Worker Pool

Python has the multiprocessing module with Pool class which implements a similar worker pool. The IPC in this case uses a completely synchronous communication method. This module reimplements the process-based worker pool but IPC is completely asynchronous on the caller side, meanwhile, workers in separate processes aren’t asynchronous.

Example

This would be useful when you want to process the data in a separate process, and the input and output data are not very large. Otherwise, it will work fine, of course, but you would have to spend time transmitting the data over IPC.

A good example is parallel image processing. Of course, you can transfer bytes of images through the IPC of the working pool, but in general, case passing the file name to the worker will be better. The exception will be cases when the image payload is significantly smaller the 1KB for example.

Let’s write a program that accepts images in JPEG format and creates thumbnails for this. In this case, you have a file with the original image, and you should generate the output path for the ‘thumbnail’ function.

Note

You have to install the Pillow image processing library to run this example.

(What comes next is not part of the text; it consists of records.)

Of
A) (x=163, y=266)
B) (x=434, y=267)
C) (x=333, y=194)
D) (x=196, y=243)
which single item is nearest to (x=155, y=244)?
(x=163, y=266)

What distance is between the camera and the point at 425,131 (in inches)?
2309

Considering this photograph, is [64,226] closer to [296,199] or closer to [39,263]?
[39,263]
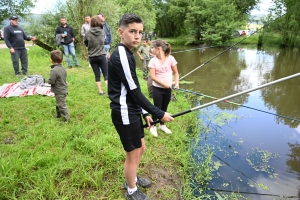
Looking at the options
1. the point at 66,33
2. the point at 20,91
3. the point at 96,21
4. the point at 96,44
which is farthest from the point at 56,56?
the point at 66,33

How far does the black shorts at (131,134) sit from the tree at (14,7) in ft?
99.3

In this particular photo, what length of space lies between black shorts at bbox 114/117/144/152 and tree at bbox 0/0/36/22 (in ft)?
99.3

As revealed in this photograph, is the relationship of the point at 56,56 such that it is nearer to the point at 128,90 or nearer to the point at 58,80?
the point at 58,80

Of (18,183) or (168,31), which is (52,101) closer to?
(18,183)

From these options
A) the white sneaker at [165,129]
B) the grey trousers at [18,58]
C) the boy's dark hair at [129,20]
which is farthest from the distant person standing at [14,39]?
the boy's dark hair at [129,20]

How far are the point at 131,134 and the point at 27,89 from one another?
4366mm

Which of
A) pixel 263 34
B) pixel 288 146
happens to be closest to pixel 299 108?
pixel 288 146

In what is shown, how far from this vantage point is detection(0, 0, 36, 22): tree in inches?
987

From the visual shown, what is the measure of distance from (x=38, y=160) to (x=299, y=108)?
20.2 feet

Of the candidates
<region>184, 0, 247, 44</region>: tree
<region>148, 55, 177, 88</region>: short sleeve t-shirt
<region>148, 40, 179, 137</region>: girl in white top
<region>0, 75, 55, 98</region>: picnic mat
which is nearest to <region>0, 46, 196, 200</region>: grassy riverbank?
<region>0, 75, 55, 98</region>: picnic mat

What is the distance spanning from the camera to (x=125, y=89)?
171cm

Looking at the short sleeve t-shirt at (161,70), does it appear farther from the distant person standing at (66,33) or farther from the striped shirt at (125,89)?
the distant person standing at (66,33)

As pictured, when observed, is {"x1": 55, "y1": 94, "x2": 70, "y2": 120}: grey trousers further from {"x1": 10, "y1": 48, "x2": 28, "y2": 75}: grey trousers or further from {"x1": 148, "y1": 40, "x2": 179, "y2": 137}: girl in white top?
{"x1": 10, "y1": 48, "x2": 28, "y2": 75}: grey trousers

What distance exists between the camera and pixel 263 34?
2398 cm
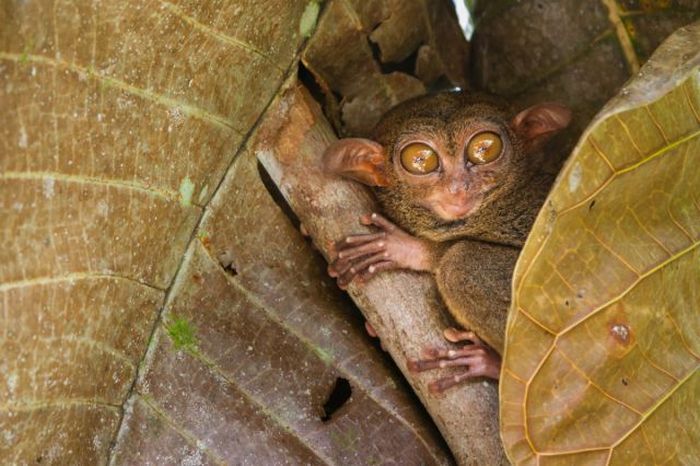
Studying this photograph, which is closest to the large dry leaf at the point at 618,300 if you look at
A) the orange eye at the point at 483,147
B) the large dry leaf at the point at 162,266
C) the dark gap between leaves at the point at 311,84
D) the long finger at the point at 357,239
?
the large dry leaf at the point at 162,266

Installing pillow with pip:

pip install Pillow
import asyncio
import sys
from multiprocessing import cpu_count
from typing import Tuple
from pathlib import Path
from PIL import Image
from aiomisc import entrypoint, WorkerPool


def thumbnail(src_path: str, dest_path: str, box: Tuple[int, int]):
    img = Image.open(src_path)
    img.thumbnail(box)
    img.save(
        dest_path, "JPEG", quality=65,
        optimize=True,
        icc_profile=img.info.get('icc_profile'),
        exif=img.info.get('exif'),
    )
    return img.size


sizes = [
    (1024, 1024),
    (512, 512),
    (256, 256),
    (128, 128),
    (64, 64),
    (32, 32),
]


async def amain(path: Path):
    # Create directories
    for size in sizes:
        size_dir = "x".join(map(str, size))
        size_path = (path / 'thumbnails' / size_dir)
        size_path.mkdir(parents=True, exist_ok=True)

    # Create and run WorkerPool
    async with WorkerPool(cpu_count()) as pool:
        tasks = []
        for image in path.iterdir():
            if not image.name.endswith(".jpg"):
                continue

            if image.is_relative_to(path / 'thumbnails'):
                continue

            for size in sizes:
                rel_path = image.relative_to(path).parent
                size_dir = "x".join(map(str, size))
                dest_path = (
                    path / rel_path /
                    'thumbnails' / size_dir /
                    image.name
                )

                tasks.append(
                    pool.create_task(
                        thumbnail,
                        str(image),
                        str(dest_path),
                        size
                    )
                )

        await asyncio.gather(*tasks)


if __name__ == '__main__':
    with entrypoint() as loop:
        image_dir = Path(sys.argv[1])
        loop.run_until_complete(amain(image_dir))

This example takes the image directory as the first command-line argument and creates directories for the thumbnails. After that, a WorkerPool is started with as many processes as the processor has cores.

The main process creates tasks for the workers, each task is a conversion of one file to one size, after which all tasks fall into the WorkerPool instance.

The WorkerPool processes the tasks concurrently, but only one job for one a worker at the same time.